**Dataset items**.
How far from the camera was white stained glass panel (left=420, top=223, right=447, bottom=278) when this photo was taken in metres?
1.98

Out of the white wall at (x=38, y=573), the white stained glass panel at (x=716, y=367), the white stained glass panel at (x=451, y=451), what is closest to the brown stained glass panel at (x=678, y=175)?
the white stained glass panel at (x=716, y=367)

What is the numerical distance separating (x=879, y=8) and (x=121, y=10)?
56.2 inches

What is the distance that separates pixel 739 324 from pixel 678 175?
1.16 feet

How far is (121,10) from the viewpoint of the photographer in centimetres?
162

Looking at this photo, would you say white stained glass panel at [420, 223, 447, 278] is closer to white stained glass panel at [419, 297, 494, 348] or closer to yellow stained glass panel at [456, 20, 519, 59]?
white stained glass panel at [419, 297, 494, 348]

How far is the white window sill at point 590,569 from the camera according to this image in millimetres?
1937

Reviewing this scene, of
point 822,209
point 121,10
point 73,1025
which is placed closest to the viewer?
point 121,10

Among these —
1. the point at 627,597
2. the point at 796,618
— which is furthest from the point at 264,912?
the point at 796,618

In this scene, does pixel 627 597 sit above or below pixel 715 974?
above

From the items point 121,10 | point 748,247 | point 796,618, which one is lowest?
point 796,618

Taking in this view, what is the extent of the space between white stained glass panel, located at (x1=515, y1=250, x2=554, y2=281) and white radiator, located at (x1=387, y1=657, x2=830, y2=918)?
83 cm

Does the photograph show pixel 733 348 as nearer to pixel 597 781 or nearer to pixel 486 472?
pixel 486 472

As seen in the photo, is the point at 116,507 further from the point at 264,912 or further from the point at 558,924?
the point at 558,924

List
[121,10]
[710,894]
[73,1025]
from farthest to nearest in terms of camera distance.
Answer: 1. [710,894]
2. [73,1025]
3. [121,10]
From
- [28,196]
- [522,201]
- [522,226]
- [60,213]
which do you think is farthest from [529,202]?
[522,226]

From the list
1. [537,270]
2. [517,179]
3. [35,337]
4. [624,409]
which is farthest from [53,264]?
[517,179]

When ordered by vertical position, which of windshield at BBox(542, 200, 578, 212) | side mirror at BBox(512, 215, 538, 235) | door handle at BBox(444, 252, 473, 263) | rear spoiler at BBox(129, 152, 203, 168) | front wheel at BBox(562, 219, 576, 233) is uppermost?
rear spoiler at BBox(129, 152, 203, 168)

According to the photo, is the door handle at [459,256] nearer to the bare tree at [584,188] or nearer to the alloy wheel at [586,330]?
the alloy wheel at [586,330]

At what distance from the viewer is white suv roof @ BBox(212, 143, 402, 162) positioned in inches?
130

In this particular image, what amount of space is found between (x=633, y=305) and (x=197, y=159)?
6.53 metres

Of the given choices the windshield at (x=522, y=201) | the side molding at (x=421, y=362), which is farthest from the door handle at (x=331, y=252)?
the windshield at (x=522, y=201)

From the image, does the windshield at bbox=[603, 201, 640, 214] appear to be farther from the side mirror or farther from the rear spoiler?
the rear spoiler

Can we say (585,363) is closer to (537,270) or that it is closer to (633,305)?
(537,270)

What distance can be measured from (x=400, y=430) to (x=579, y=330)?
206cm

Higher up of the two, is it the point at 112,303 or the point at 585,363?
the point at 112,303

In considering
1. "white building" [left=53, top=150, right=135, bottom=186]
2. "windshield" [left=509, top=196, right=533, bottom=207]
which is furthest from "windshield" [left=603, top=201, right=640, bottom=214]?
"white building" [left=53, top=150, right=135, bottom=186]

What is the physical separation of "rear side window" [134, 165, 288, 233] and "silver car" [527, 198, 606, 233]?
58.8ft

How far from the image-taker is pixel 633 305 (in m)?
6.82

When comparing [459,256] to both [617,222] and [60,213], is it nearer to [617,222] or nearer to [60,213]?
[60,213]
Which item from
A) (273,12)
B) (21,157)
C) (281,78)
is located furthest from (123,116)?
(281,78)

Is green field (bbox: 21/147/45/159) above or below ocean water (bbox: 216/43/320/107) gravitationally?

**Directive**.
Repeat the entries shown above, every one, word for word.

**Task output**.
How far from the camera was white stained glass panel (left=420, top=223, right=447, bottom=278) when this photo was taken in metres?
1.98

Out of the white wall at (x=38, y=573), the white stained glass panel at (x=716, y=367), the white stained glass panel at (x=451, y=451), what is closest to the brown stained glass panel at (x=678, y=175)?
the white stained glass panel at (x=716, y=367)

What is the numerical distance separating (x=879, y=8) and (x=121, y=10)?
56.2 inches

What is the distance that separates pixel 739 324 from pixel 678 175?
1.16 feet

How far is (121,10) from the viewpoint of the photographer in centimetres?
162

Looking at this photo, would you say white stained glass panel at [420, 223, 447, 278] is closer to white stained glass panel at [419, 297, 494, 348] or closer to yellow stained glass panel at [456, 20, 519, 59]?
white stained glass panel at [419, 297, 494, 348]

How far is the white window sill at point 590,569 from the camera according to this image in millimetres?
1937

Reviewing this scene, of
point 822,209
point 121,10
point 73,1025
which is placed closest to the viewer?
point 121,10

Among these —
1. the point at 627,597
2. the point at 796,618
— which is furthest from the point at 264,912?
the point at 796,618

In this scene, does pixel 627 597 sit above or below pixel 715 974?
above

From the items point 121,10 | point 748,247 | point 796,618, which one is lowest?
point 796,618

Taking in this view, what is the extent of the space between white stained glass panel, located at (x1=515, y1=250, x2=554, y2=281) and white radiator, located at (x1=387, y1=657, x2=830, y2=918)?
83 cm

Does the photograph show pixel 733 348 as nearer to pixel 597 781 or nearer to pixel 486 472?
pixel 486 472

As seen in the photo, is the point at 116,507 further from the point at 264,912 or further from the point at 558,924?
the point at 558,924

List
[121,10]
[710,894]
[73,1025]
from farthest to nearest in terms of camera distance.
Answer: 1. [710,894]
2. [73,1025]
3. [121,10]
From
- [28,196]
- [522,201]
- [522,226]
- [60,213]
which do you think is farthest from [529,202]?
[522,226]

From the list
1. [537,270]
2. [517,179]
3. [35,337]
4. [624,409]
which is farthest from [53,264]?
[517,179]

When ordered by vertical position, which of windshield at BBox(542, 200, 578, 212) | side mirror at BBox(512, 215, 538, 235) | door handle at BBox(444, 252, 473, 263) | rear spoiler at BBox(129, 152, 203, 168) | front wheel at BBox(562, 219, 576, 233) is uppermost?
rear spoiler at BBox(129, 152, 203, 168)

According to the photo, is the door handle at [459,256] nearer to the bare tree at [584,188] or nearer to the alloy wheel at [586,330]?
the alloy wheel at [586,330]

At what distance from the viewer is white suv roof @ BBox(212, 143, 402, 162) positioned in inches?
130

In this particular image, what amount of space is found between (x=633, y=305) and (x=197, y=159)?
6.53 metres

Of the given choices the windshield at (x=522, y=201) | the side molding at (x=421, y=362), which is farthest from the door handle at (x=331, y=252)?
the windshield at (x=522, y=201)

From the image, does the windshield at bbox=[603, 201, 640, 214] appear to be farther from the side mirror or farther from the rear spoiler?
the rear spoiler

Can we say (585,363) is closer to (537,270) or that it is closer to (633,305)?
(537,270)

What distance can be measured from (x=400, y=430) to (x=579, y=330)?
206cm

Higher up of the two, is it the point at 112,303 or the point at 585,363?
the point at 112,303

In considering
1. "white building" [left=53, top=150, right=135, bottom=186]
2. "windshield" [left=509, top=196, right=533, bottom=207]
which is furthest from "windshield" [left=603, top=201, right=640, bottom=214]?
"white building" [left=53, top=150, right=135, bottom=186]

What is the physical separation of "rear side window" [134, 165, 288, 233] and "silver car" [527, 198, 606, 233]?
58.8ft

How far from the image-taker is pixel 633 305 (in m)?
6.82

When comparing [459,256] to both [617,222] and [60,213], is it nearer to [617,222] or nearer to [60,213]?
[60,213]
Which item from
A) (273,12)
B) (21,157)
C) (281,78)
is located furthest from (123,116)?
(281,78)

Is green field (bbox: 21/147/45/159) above or below ocean water (bbox: 216/43/320/107) gravitationally?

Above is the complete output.